À table

L’amour à l’état pur

Bonne nouvelle : la technologie médicale peut maintenant prévenir ou traiter de nombreux handicaps; la méningite ne risque pratiquement plus de causer la surdité, les malformations peuvent être mieux traitées et la poliomyélite est pratiquement éradiquée.

Mauvaise nouvelle : de nombreux troubles ne peuvent encore être prévenus ou traités, et certains troubles liés à l’âge de la mère, comme l’autisme, sont en hausse.

De temps à autre, des parents doivent relever le défi d’élever un enfant handicapé. Lorsqu’on leur apprend la nouvelle, la plupart sont atterrés. Les rêves d’études universitaires, de bourses sports-études, d’une maison remplie de petits-enfants, font place aux incessantes hospitalisations et à la préoccupation du bien-être de l’enfant à long terme.

Ma fille, Thi Thu, est sourde. Ce n’est pas une handicap majeur : elle communique bien en langue des signes, a de nombreux amis, un rire contagieux et un caractère joyeux, mais elle vit tout de même dans un univers restreint. Alors que ses frères et sœurs conduisent la voiture, vont au cégep et travaillent à temps partiel, elle fréquente encore l’école secondaire à 19 ans. Elle a beaucoup de réticence à interagir avec le monde entendant et elle dépendra encore beaucoup de nous, pendant quelques années.

Thi Thu a passé de nombreuses années au Centre de réadaptation MAB-MacKay, où j’ai eu l’occasion de voir des enfants ayant des limitations physiques à divers degrés, dont certains très prononcés. Si un éventuel parent entrait dans un tel établissement et voyait les enfants en fauteuil roulant, il paniquerait probablement à l’idée d’avoir un enfant handicapé comme ceux-là. Mais, vous savez quoi? Je crois qu’aucun parent d’enfant handicapé ne changerait de place avec qui que ce soit : l’amour c’est l’amour, et un handicap n’y change rien.

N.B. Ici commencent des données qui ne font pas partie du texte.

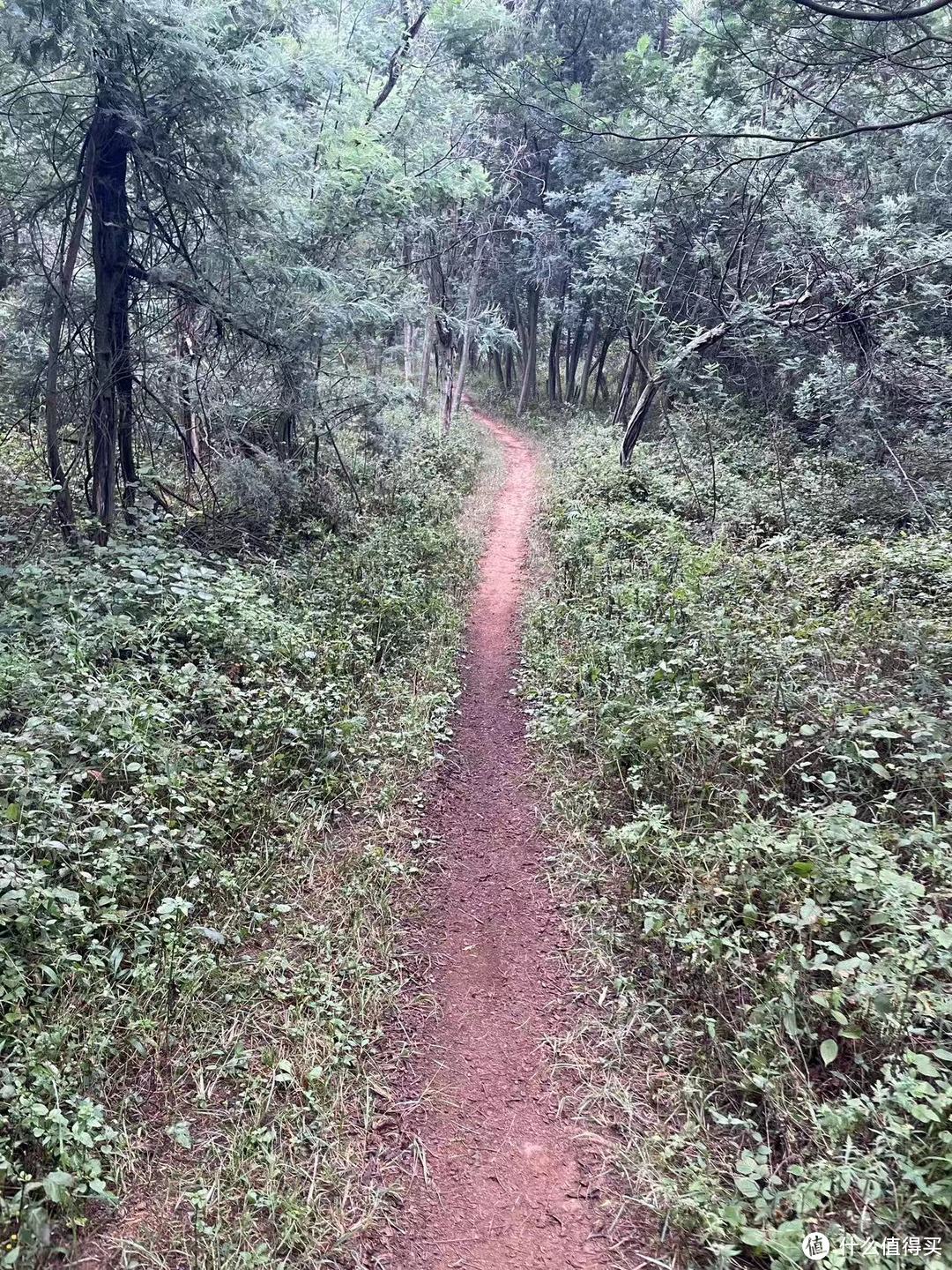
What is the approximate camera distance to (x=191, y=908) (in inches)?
148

Vous croyez peut-être que vous vous sentirez mieux si votre enfant arrive à la maison avec un diplôme universitaire que s’il vous apporte un petit gâteau un peu croche confectionné à son cours de cuisine, mais, curieusement, ce n’est pas le cas, parce que l’amour ressenti à ce moment-là est pur.

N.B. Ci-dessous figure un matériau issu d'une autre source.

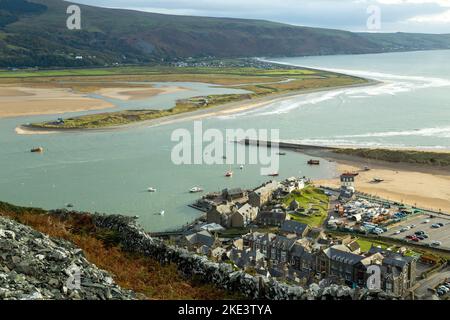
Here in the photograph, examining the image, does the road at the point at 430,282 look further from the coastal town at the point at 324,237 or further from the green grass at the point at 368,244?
the green grass at the point at 368,244

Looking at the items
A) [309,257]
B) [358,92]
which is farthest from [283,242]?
[358,92]

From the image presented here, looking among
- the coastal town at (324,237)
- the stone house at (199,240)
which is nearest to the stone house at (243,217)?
the coastal town at (324,237)

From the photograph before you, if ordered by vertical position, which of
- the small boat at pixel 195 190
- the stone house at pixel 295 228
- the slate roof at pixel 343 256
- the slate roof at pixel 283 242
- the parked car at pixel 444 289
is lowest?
the small boat at pixel 195 190

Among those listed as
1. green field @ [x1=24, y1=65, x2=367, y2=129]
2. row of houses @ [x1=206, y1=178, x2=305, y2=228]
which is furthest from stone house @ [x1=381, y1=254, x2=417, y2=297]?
green field @ [x1=24, y1=65, x2=367, y2=129]
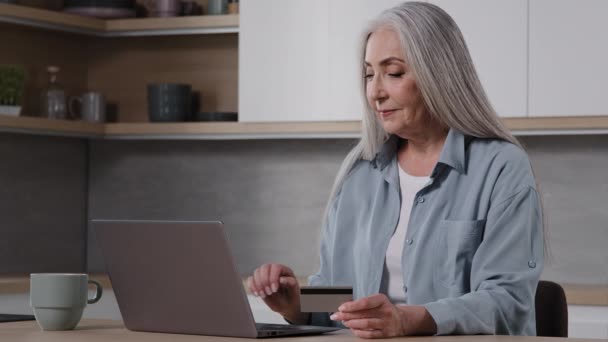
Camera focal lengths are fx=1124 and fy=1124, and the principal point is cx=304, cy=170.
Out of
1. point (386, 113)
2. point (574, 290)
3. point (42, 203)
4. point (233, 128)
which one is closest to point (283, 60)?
point (233, 128)

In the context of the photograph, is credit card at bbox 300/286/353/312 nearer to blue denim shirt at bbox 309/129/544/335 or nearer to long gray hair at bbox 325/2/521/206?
blue denim shirt at bbox 309/129/544/335

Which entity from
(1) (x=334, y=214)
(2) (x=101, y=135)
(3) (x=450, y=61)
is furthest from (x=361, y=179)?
(2) (x=101, y=135)

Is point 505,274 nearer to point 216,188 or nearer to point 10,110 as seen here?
point 10,110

En fait, ce lien peut souvent être plus fort. Quand on pense aux bébés, ils sont tous parfaits. Ils ne sont pas assez vieux pour exprimer autre chose que des émotions à l’état brut : joie, faim, irritation, curiosité, rire. Il n’existe pas de conflits, pas de représailles, de ressentiment ou de brouilles. L’innocence des jeunes enfants met en lumière le lien direct entre parent et enfant.

Ce lien à l’état pur est ce que ressentent les parents d’enfants handicapés. L’incapacité de l’enfant à fonctionner comme les autres (parler, étudier et être autonome) n’altère en rien ce lien. C’est de l’amour à 100 %, et il n’existe rien de mieux.